His had been a life lived hard. He looked much older than his years. But despite all of these outward signs of a rough-and-tumble New Hampshire Desperado, somehow he exuded peace and kindness to a degree that would be remarkable in any man, but was especially startling in him.
He stood calmly and assuredly behind one of the cash registers, taking orders, placing them and giving change, confidently smoothing out the crumpled bills that were dropped on the wet counter in front of him. He spoke softly and kindly both to the customers and to the teens in orange and red behind him. Nothing seemed to perturb him; on the contrary, the louder the clamor, the greater his calmness.
At first I noticed him as being the only calm presence in this chaos; but as I continued to watch him, I noticed that his peacefulness exuded outward until he was surrounded by an island of calm in the circle of people around him. Without saying a word other than the normal customer service banter, he created an eye in the middle of the storm that was threatening to drown the Burger King that Saturday.
How could a middle-aged ex-con working in a rest stop Burger King have such a powerful effect on literally everyone around him?
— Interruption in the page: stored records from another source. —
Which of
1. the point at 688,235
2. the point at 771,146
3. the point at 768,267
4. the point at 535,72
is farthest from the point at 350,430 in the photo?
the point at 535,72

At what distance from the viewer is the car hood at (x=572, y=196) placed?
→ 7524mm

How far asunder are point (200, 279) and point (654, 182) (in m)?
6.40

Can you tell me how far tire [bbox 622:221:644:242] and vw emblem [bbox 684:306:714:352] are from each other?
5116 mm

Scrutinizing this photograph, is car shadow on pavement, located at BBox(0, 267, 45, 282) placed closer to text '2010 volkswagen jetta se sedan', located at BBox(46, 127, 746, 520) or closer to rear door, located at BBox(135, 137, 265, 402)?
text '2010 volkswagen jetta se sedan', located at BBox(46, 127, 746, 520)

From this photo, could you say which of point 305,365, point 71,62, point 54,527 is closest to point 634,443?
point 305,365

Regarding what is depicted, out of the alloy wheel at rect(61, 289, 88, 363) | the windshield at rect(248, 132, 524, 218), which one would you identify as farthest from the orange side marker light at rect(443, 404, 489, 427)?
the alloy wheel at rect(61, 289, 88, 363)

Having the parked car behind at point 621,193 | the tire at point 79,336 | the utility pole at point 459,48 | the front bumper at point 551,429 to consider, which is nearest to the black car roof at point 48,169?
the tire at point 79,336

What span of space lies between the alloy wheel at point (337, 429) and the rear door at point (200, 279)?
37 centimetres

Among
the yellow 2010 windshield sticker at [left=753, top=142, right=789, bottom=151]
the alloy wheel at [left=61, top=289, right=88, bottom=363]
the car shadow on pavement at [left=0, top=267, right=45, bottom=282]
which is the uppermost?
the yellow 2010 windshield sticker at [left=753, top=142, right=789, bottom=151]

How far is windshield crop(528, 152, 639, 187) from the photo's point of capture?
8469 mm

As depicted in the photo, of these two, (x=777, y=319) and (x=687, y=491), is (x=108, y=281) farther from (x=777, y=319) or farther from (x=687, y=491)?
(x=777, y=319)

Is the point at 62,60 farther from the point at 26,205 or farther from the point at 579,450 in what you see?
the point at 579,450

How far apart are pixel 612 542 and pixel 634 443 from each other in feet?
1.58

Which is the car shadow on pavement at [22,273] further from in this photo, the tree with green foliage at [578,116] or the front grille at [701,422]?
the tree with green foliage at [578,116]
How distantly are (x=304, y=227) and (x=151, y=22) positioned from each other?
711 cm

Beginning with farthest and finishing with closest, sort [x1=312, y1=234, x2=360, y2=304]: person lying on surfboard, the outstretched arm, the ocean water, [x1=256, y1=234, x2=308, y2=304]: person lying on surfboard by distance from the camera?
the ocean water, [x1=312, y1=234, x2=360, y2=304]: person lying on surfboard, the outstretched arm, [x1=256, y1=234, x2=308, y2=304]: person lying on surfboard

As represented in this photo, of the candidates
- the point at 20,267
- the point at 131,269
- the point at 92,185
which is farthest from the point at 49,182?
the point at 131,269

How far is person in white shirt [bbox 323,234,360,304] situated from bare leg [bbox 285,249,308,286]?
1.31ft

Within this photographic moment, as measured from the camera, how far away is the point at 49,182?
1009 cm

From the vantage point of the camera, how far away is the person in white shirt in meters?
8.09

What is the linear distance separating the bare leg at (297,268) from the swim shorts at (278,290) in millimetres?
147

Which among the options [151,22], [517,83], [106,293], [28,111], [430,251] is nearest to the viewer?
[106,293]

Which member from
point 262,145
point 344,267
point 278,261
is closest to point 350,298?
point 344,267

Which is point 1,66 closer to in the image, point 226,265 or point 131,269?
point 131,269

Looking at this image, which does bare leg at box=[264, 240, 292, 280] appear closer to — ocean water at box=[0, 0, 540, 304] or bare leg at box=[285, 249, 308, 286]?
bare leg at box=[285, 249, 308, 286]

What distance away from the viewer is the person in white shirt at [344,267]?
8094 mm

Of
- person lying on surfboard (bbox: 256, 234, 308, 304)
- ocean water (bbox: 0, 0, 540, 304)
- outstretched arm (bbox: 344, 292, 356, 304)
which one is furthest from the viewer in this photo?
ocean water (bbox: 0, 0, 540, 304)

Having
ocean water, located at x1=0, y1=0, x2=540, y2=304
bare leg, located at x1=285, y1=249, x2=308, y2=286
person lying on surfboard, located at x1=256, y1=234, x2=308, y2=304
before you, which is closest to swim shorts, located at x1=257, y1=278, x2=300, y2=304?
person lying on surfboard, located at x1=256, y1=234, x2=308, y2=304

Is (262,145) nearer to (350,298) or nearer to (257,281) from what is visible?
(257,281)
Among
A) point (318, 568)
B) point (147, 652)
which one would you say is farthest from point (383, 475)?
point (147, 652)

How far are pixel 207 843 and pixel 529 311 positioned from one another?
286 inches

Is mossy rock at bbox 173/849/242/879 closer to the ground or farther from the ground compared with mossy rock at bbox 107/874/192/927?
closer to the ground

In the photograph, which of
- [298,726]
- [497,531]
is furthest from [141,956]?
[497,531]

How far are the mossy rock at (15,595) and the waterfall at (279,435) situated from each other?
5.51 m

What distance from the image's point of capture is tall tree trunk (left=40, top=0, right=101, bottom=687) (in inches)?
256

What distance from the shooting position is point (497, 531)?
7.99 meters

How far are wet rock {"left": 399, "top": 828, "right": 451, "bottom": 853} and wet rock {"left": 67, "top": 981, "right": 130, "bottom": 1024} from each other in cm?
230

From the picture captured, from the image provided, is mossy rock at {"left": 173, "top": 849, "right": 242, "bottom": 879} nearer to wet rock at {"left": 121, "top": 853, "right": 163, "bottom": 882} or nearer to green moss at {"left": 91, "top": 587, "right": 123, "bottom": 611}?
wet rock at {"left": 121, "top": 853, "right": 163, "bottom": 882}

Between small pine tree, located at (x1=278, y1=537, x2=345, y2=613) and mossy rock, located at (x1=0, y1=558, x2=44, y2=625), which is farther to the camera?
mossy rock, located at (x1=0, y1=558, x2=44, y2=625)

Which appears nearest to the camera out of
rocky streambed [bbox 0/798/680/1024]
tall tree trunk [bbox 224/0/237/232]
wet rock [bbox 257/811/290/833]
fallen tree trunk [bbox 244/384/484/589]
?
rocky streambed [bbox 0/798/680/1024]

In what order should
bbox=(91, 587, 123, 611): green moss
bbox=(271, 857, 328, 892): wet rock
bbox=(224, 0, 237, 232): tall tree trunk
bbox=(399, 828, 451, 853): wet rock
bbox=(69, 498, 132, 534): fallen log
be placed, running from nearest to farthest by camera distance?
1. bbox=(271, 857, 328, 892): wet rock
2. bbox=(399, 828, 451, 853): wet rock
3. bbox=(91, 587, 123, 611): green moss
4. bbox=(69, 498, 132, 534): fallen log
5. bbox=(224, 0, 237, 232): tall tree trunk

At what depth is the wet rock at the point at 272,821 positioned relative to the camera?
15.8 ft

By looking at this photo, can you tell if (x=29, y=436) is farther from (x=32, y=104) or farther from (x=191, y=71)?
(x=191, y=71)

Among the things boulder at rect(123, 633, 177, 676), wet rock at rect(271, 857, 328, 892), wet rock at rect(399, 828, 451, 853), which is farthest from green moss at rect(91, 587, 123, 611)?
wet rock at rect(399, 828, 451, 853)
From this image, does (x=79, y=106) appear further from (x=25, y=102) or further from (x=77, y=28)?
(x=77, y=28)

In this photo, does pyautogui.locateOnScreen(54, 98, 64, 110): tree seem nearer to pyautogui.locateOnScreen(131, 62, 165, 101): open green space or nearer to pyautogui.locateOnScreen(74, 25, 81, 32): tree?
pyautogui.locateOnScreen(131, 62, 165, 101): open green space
I stood and watched, transfixed by what I was seeing and was amazed when a wave of that calm, peaceful, subtle joy reached even me, more than 20 feet away. I became centered, present, clear and certain. Around him a radius of adults and kids alike fell quiet, patient, calm and considerate of one another. It was if he were exuding peace by his very presence.
As if I had gotten what I had come for, I left the Burger King and got back into my car.
“I just saw Jesus,” I said to my companion.